Turn the data below into a Markdown table with two columns, Row and Text. Put each nonblank line in its own row, numbered in order, and leave out the blank lines.

─── Provided information

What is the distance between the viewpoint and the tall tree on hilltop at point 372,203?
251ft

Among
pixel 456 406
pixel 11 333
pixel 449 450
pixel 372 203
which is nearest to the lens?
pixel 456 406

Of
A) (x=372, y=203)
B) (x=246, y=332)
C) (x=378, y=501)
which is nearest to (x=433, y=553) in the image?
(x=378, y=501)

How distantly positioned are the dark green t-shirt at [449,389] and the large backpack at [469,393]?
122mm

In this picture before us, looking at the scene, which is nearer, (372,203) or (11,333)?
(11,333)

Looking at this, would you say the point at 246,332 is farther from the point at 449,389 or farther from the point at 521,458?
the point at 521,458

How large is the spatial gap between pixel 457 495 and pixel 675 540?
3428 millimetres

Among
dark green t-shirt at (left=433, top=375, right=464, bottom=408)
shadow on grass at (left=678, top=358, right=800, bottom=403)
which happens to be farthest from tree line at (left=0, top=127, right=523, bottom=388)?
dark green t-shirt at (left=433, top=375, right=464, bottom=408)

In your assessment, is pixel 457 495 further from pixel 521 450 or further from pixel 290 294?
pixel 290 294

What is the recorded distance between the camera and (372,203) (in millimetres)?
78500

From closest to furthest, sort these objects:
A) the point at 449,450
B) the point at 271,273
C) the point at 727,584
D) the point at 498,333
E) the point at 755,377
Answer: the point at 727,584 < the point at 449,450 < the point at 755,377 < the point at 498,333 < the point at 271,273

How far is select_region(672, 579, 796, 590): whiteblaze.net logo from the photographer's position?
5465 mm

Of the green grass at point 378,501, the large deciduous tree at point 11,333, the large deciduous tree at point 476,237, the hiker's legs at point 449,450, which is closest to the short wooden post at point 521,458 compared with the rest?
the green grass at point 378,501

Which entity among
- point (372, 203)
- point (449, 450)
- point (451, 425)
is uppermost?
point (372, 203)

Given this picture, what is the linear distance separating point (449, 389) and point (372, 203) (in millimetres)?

──────

_The solution_:
| Row | Text |
|---|---|
| 1 | What is the distance between the viewpoint and the tall tree on hilltop at point 372,203? |
| 2 | 251ft |
| 3 | Among |
| 4 | pixel 456 406 |
| 5 | pixel 11 333 |
| 6 | pixel 449 450 |
| 7 | pixel 372 203 |
| 8 | which is nearest to the lens? |
| 9 | pixel 456 406 |
| 10 | Of |
| 11 | A) (x=372, y=203) |
| 12 | B) (x=246, y=332) |
| 13 | C) (x=378, y=501) |
| 14 | which is nearest to (x=433, y=553) in the image? |
| 15 | (x=378, y=501) |
| 16 | How distantly positioned are the dark green t-shirt at [449,389] and the large backpack at [469,393]? |
| 17 | 122mm |
| 18 | In this picture before us, looking at the scene, which is nearer, (372,203) or (11,333)? |
| 19 | (11,333) |
| 20 | Looking at this, would you say the point at 246,332 is farther from the point at 449,389 or farther from the point at 521,458? |
| 21 | the point at 521,458 |
| 22 | How large is the spatial gap between pixel 457 495 and pixel 675 540? |
| 23 | 3428 millimetres |
| 24 | Among |
| 25 | dark green t-shirt at (left=433, top=375, right=464, bottom=408) |
| 26 | shadow on grass at (left=678, top=358, right=800, bottom=403) |
| 27 | which happens to be farthest from tree line at (left=0, top=127, right=523, bottom=388)? |
| 28 | dark green t-shirt at (left=433, top=375, right=464, bottom=408) |
| 29 | In your assessment, is pixel 457 495 further from pixel 521 450 or further from pixel 290 294? |
| 30 | pixel 290 294 |
| 31 | What is the recorded distance between the camera and (372,203) (in millimetres)? |
| 32 | 78500 |
| 33 | From closest to furthest, sort these objects: |
| 34 | A) the point at 449,450 |
| 35 | B) the point at 271,273 |
| 36 | C) the point at 727,584 |
| 37 | D) the point at 498,333 |
| 38 | E) the point at 755,377 |
| 39 | Answer: the point at 727,584 < the point at 449,450 < the point at 755,377 < the point at 498,333 < the point at 271,273 |
| 40 | How far is select_region(672, 579, 796, 590): whiteblaze.net logo from the photographer's position? |
| 41 | 5465 mm |
| 42 | Of the green grass at point 378,501, the large deciduous tree at point 11,333, the large deciduous tree at point 476,237, the hiker's legs at point 449,450, which is closest to the short wooden post at point 521,458 compared with the rest? |
| 43 | the green grass at point 378,501 |
| 44 | Which entity among |
| 45 | - point (372, 203) |
| 46 | - point (449, 450) |
| 47 | - point (451, 425) |
| 48 | is uppermost? |
| 49 | point (372, 203) |
| 50 | Given this picture, what is the linear distance separating point (449, 389) and point (372, 203) (in millimetres)? |